_TASKS AND EXERCISES:_
**a)** Decide whether each statement below agrees with the ICC withdrawal article. Answer yes or no for each, quoting the words of the article that settle it.
(i) The court's chief prosecutor comes from Gambia.
(ii) Most of the court's judges are white.
(iii) The 15th session of the Assembly of States Parties took place in The Hague.
**b)** Condense the paragraph of the ICC withdrawal article that begins "While the ICC tries to expand" into one shorter sentence that keeps its main facts.
**c)** Return the part of the ICC withdrawal article starting at "Iran’s representative at" and ending at "countries, he added.", copied word for word.

_TEXT PASSAGE:_

Iran’s representative at a meeting of the International Criminal Court (ICC) called on the tribunal to address the concerns of a number of African nations that have decided to withdraw from the court, describing it as sign of discontent with the organization’s conduct.
Addressing the 15th session of the ICC’s Assembly of States Parties, held in The Hague, Hossein Panahi Azar described some African countries’ decision to exit from the ICC as a symptom of discontent with the tribunal’s measures.
The ICC should seriously study the reasons behind that decision and try to address the concerns of those African countries, he added.
While the ICC tries to expand into new geography and investigate new types of crimes, such as the crime of aggression, the tribunal faces the most serious challenge to its existence. Three nations, all from Africa, have announced decision to withdraw from the court, intensifying a longstanding debate over whether it is biased against the continent.
In October, Gambia announced its intention to pull out of the tribunal, denouncing it on state television as the “international Caucasian court.” Though most of the court’s judges are not white, almost all of its full-fledged investigations have focused on Africa.
Gambia is the home country of the court’s chief prosecutor, Fatou Bensouda.
Before that, Burundi had announced plans to withdraw, months after Ms. Bensouda announced that she would open a preliminary examination into the killings of antigovernment protesters there.
But most damaging for the court, one of its early champions, South Africa, announced in late October that it would leave, too, saying that the court’s writ was “incompatible” with its ability to resolve political conflicts in its neighborhood.

_DATA TO EXAMINE:_

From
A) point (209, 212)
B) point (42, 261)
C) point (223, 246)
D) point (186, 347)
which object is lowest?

_RESPONSES FOR EACH TASK:_
**a)**
(i) Yes: "Gambia is the home country of the court’s chief prosecutor, Fatou Bensouda."
(ii) No: "Though most of the court’s judges are not white"
(iii) Yes: "Addressing the 15th session of the ICC’s Assembly of States Parties, held in The Hague"

**b)** As the ICC seeks to move into new geography and investigate new crimes such as aggression, it faces its most serious existential challenge, since three African nations have announced their withdrawal, which intensifies a longstanding debate over whether the court is biased against Africa.

**c)**
Iran’s representative at a meeting of the International Criminal Court (ICC) called on the tribunal to address the concerns of a number of African nations that have decided to withdraw from the court, describing it as sign of discontent with the organization’s conduct.
Addressing the 15th session of the ICC’s Assembly of States Parties, held in The Hague, Hossein Panahi Azar described some African countries’ decision to exit from the ICC as a symptom of discontent with the tribunal’s measures.
The ICC should seriously study the reasons behind that decision and try to address the concerns of those African countries, he added.